How to complete this task =>
Without omitting anything, retype the data that follows.

Data records =>

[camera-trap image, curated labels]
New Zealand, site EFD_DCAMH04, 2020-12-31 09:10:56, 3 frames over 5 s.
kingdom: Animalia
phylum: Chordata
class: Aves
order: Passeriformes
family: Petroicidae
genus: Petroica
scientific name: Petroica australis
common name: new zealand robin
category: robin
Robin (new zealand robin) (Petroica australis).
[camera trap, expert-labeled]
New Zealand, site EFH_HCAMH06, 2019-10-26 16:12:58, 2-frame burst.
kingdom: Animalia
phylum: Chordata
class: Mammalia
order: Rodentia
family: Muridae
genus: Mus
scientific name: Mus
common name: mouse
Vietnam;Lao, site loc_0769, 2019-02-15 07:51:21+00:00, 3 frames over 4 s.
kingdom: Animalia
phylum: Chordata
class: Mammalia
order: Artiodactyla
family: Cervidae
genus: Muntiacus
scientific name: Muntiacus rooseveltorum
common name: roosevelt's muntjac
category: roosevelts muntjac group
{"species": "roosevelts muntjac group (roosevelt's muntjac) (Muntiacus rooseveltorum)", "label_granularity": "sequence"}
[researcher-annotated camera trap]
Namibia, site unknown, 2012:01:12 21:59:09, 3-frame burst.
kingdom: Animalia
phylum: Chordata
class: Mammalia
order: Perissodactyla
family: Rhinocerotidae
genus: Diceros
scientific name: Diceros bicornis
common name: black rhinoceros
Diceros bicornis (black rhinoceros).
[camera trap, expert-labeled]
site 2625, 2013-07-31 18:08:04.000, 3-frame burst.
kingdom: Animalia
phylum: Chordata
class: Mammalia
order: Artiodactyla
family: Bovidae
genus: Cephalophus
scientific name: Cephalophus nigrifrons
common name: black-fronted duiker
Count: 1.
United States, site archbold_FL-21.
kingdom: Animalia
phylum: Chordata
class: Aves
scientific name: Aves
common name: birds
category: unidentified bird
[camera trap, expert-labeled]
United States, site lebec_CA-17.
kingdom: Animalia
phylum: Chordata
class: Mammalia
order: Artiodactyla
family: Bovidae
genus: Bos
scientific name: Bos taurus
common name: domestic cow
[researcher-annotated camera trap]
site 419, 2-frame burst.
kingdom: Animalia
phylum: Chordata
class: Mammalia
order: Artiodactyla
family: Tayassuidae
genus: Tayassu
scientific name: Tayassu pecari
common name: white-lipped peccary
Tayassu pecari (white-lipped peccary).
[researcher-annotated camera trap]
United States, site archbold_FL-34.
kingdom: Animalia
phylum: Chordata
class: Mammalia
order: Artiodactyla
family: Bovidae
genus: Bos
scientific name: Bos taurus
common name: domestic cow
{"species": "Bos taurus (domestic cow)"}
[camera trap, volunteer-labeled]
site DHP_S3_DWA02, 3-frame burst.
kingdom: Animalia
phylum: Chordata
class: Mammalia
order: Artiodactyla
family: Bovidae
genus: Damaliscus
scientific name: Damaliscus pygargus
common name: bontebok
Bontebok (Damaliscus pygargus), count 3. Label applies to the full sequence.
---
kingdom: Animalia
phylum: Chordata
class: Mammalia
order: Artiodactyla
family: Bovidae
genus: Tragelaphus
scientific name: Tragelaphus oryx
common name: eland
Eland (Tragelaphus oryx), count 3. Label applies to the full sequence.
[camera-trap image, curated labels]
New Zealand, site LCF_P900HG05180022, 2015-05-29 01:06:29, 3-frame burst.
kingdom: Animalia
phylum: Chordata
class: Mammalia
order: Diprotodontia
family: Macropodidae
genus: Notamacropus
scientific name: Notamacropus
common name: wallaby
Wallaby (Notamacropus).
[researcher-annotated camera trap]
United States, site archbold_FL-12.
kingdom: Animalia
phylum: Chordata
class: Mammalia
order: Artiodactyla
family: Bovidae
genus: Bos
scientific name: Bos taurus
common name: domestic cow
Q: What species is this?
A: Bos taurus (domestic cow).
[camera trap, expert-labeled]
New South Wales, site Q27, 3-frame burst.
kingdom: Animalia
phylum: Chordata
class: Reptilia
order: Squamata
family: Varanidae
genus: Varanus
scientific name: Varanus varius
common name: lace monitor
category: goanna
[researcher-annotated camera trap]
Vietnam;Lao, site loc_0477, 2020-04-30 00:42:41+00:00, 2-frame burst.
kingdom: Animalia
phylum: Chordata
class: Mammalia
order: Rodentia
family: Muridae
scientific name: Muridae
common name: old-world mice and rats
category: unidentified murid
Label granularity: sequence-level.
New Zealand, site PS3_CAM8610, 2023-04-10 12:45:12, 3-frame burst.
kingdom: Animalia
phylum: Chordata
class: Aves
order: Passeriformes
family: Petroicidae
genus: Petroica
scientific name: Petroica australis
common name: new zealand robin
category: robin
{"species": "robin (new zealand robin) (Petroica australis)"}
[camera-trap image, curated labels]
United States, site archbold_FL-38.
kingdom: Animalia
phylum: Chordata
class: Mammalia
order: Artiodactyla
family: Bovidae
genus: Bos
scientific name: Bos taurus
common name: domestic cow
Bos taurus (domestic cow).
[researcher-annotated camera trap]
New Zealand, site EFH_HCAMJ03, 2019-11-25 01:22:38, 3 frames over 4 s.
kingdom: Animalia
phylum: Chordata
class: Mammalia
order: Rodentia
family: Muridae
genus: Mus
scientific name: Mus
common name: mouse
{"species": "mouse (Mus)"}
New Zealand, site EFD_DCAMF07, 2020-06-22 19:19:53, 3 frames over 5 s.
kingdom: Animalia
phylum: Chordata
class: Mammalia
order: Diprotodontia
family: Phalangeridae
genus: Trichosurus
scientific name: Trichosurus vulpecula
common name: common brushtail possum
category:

Task result =>
[camera-trap image, curated labels]
New Zealand, site EFD_DCAMH04, 2020-12-31 09:10:56, 3 frames over 5 s.
kingdom: Animalia
phylum: Chordata
class: Aves
order: Passeriformes
family: Petroicidae
genus: Petroica
scientific name: Petroica australis
common name: new zealand robin
category: robin
Robin (new zealand robin) (Petroica australis).
[camera trap, expert-labeled]
New Zealand, site EFH_HCAMH06, 2019-10-26 16:12:58, 2-frame burst.
kingdom: Animalia
phylum: Chordata
class: Mammalia
order: Rodentia
family: Muridae
genus: Mus
scientific name: Mus
common name: mouse
Vietnam;Lao, site loc_0769, 2019-02-15 07:51:21+00:00, 3 frames over 4 s.
kingdom: Animalia
phylum: Chordata
class: Mammalia
order: Artiodactyla
family: Cervidae
genus: Muntiacus
scientific name: Muntiacus rooseveltorum
common name: roosevelt's muntjac
category: roosevelts muntjac group
{"species": "roosevelts muntjac group (roosevelt's muntjac) (Muntiacus rooseveltorum)", "label_granularity": "sequence"}
[researcher-annotated camera trap]
Namibia, site unknown, 2012:01:12 21:59:09, 3-frame burst.
kingdom: Animalia
phylum: Chordata
class: Mammalia
order: Perissodactyla
family: Rhinocerotidae
genus: Diceros
scientific name: Diceros bicornis
common name: black rhinoceros
Diceros bicornis (black rhinoceros).
[camera trap, expert-labeled]
site 2625, 2013-07-31 18:08:04.000, 3-frame burst.
kingdom: Animalia
phylum: Chordata
class: Mammalia
order: Artiodactyla
family: Bovidae
genus: Cephalophus
scientific name: Cephalophus nigrifrons
common name: black-fronted duiker
Count: 1.
United States, site archbold_FL-21.
kingdom: Animalia
phylum: Chordata
class: Aves
scientific name: Aves
common name: birds
category: unidentified bird
[camera trap, expert-labeled]
United States, site lebec_CA-17.
kingdom: Animalia
phylum: Chordata
class: Mammalia
order: Artiodactyla
family: Bovidae
genus: Bos
scientific name: Bos taurus
common name: domestic cow
[researcher-annotated camera trap]
site 419, 2-frame burst.
kingdom: Animalia
phylum: Chordata
class: Mammalia
order: Artiodactyla
family: Tayassuidae
genus: Tayassu
scientific name: Tayassu pecari
common name: white-lipped peccary
Tayassu pecari (white-lipped peccary).
[researcher-annotated camera trap]
United States, site archbold_FL-34.
kingdom: Animalia
phylum: Chordata
class: Mammalia
order: Artiodactyla
family: Bovidae
genus: Bos
scientific name: Bos taurus
common name: domestic cow
{"species": "Bos taurus (domestic cow)"}
[camera trap, volunteer-labeled]
site DHP_S3_DWA02, 3-frame burst.
kingdom: Animalia
phylum: Chordata
class: Mammalia
order: Artiodactyla
family: Bovidae
genus: Damaliscus
scientific name: Damaliscus pygargus
common name: bontebok
Bontebok (Damaliscus pygargus), count 3. Label applies to the full sequence.
---
kingdom: Animalia
phylum: Chordata
class: Mammalia
order: Artiodactyla
family: Bovidae
genus: Tragelaphus
scientific name: Tragelaphus oryx
common name: eland
Eland (Tragelaphus oryx), count 3. Label applies to the full sequence.
[camera-trap image, curated labels]
New Zealand, site LCF_P900HG05180022, 2015-05-29 01:06:29, 3-frame burst.
kingdom: Animalia
phylum: Chordata
class: Mammalia
order: Diprotodontia
family: Macropodidae
genus: Notamacropus
scientific name: Notamacropus
common name: wallaby
Wallaby (Notamacropus).
[researcher-annotated camera trap]
United States, site archbold_FL-12.
kingdom: Animalia
phylum: Chordata
class: Mammalia
order: Artiodactyla
family: Bovidae
genus: Bos
scientific name: Bos taurus
common name: domestic cow
Q: What species is this?
A: Bos taurus (domestic cow).
[camera trap, expert-labeled]
New South Wales, site Q27, 3-frame burst.
kingdom: Animalia
phylum: Chordata
class: Reptilia
order: Squamata
family: Varanidae
genus: Varanus
scientific name: Varanus varius
common name: lace monitor
category: goanna
[researcher-annotated camera trap]
Vietnam;Lao, site loc_0477, 2020-04-30 00:42:41+00:00, 2-frame burst.
kingdom: Animalia
phylum: Chordata
class: Mammalia
order: Rodentia
family: Muridae
scientific name: Muridae
common name: old-world mice and rats
category: unidentified murid
Label granularity: sequence-level.
New Zealand, site PS3_CAM8610, 2023-04-10 12:45:12, 3-frame burst.
kingdom: Animalia
phylum: Chordata
class: Aves
order: Passeriformes
family: Petroicidae
genus: Petroica
scientific name: Petroica australis
common name: new zealand robin
category: robin
{"species": "robin (new zealand robin) (Petroica australis)"}
[camera-trap image, curated labels]
United States, site archbold_FL-38.
kingdom: Animalia
phylum: Chordata
class: Mammalia
order: Artiodactyla
family: Bovidae
genus: Bos
scientific name: Bos taurus
common name: domestic cow
Bos taurus (domestic cow).
[researcher-annotated camera trap]
New Zealand, site EFH_HCAMJ03, 2019-11-25 01:22:38, 3 frames over 4 s.
kingdom: Animalia
phylum: Chordata
class: Mammalia
order: Rodentia
family: Muridae
genus: Mus
scientific name: Mus
common name: mouse
{"species": "mouse (Mus)"}
New Zealand, site EFD_DCAMF07, 2020-06-22 19:19:53, 3 frames over 5 s.
kingdom: Animalia
phylum: Chordata
class: Mammalia
order: Diprotodontia
family: Phalangeridae
genus: Trichosurus
scientific name: Trichosurus vulpecula
common name: common brushtail possum
category:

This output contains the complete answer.